▸ AUFGABENSTELLUNG: Liste alle Zeilen der folgenden Datensätze auf, in denen das Wort „scene“ vorkommt. Groß- und Kleinschreibung wird dabei beachtet.

★ ★ ★ ★ ★

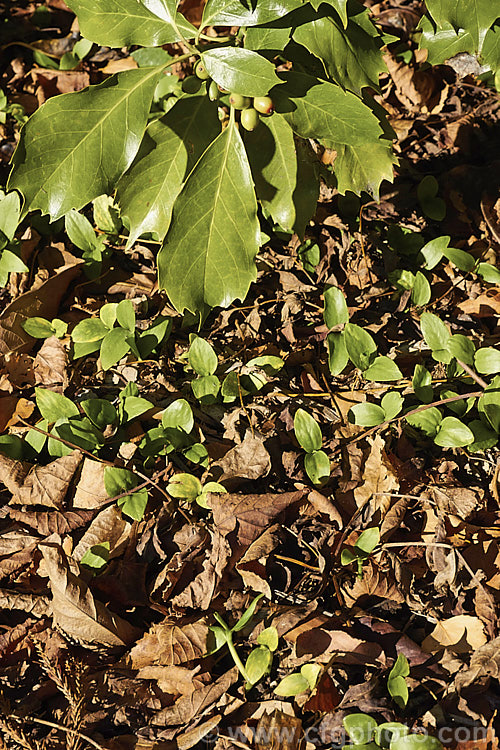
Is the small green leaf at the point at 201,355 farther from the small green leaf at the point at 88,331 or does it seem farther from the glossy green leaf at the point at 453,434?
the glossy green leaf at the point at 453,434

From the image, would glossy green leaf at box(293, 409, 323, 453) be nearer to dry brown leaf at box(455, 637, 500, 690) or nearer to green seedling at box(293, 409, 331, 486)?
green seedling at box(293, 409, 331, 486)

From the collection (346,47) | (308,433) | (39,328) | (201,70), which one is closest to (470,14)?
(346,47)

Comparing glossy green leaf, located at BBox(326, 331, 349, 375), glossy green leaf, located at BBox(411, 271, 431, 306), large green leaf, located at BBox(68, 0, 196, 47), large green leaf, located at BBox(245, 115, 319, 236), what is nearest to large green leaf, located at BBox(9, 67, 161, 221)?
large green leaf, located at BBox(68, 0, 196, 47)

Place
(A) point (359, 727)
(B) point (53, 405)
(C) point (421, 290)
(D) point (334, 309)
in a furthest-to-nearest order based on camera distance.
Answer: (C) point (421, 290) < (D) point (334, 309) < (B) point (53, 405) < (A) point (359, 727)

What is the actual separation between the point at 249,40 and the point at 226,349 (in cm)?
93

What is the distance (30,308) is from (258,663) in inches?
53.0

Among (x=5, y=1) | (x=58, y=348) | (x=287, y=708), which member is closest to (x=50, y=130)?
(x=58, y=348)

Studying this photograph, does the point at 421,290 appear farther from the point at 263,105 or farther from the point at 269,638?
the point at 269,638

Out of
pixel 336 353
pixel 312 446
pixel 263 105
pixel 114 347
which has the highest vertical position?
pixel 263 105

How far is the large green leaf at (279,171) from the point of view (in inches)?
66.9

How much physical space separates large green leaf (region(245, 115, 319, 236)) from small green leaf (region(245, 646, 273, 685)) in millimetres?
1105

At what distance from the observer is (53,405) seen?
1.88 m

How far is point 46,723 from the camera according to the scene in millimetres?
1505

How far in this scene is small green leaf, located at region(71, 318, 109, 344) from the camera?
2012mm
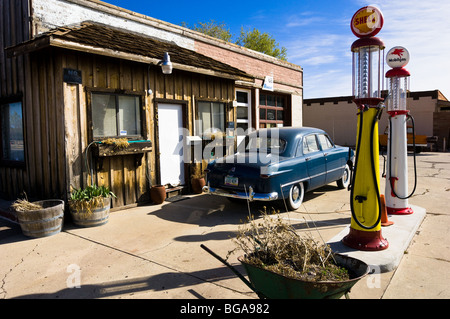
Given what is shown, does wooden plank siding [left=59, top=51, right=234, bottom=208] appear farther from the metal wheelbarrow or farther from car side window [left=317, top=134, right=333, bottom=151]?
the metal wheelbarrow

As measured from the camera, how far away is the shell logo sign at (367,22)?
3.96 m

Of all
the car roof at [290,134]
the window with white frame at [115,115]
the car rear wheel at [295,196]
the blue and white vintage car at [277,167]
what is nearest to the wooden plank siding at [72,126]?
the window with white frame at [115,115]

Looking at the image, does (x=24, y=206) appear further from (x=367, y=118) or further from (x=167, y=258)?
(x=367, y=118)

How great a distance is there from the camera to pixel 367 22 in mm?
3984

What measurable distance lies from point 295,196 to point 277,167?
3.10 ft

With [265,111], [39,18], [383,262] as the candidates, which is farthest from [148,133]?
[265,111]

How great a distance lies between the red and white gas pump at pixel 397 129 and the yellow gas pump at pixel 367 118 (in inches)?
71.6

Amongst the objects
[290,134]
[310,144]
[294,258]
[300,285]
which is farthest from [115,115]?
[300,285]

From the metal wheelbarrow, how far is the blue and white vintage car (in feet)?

★ ★ ★ ★ ★

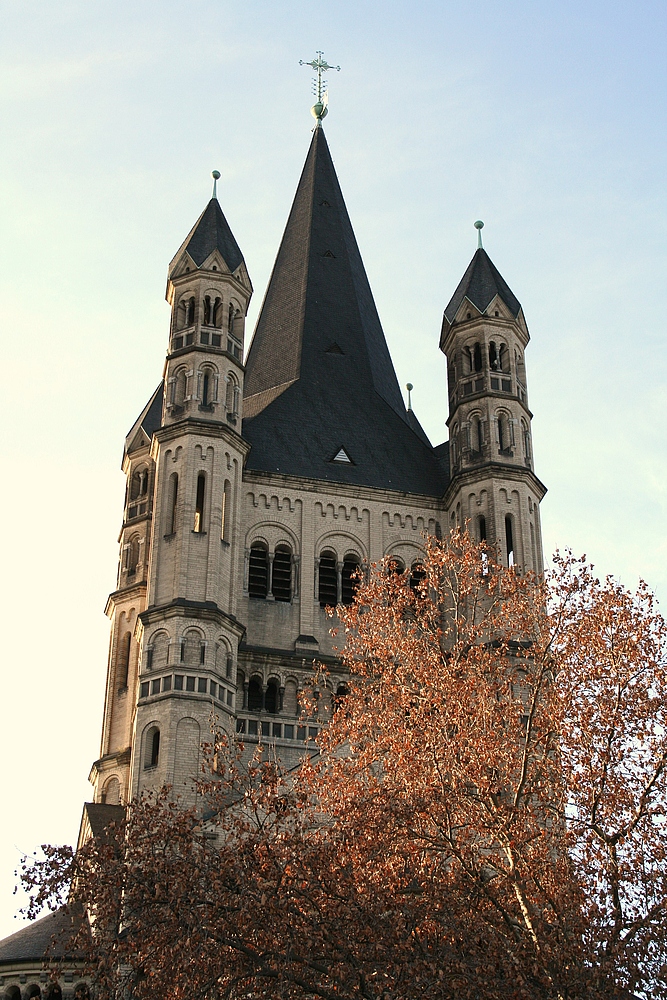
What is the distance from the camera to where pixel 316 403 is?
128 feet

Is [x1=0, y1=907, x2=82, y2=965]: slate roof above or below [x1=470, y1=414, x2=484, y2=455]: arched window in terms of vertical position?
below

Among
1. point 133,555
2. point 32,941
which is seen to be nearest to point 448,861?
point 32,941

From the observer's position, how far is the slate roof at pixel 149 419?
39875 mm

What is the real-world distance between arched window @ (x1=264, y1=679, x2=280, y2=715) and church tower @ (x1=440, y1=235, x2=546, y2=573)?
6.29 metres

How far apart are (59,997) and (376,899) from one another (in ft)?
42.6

★ ★ ★ ★ ★

▸ ENDGÜLTIGE ANTWORT:
How far is point 46,723 from the camera according to the scene in millimetres?
How far in this scene is small green leaf, located at region(71, 318, 109, 344) from the camera?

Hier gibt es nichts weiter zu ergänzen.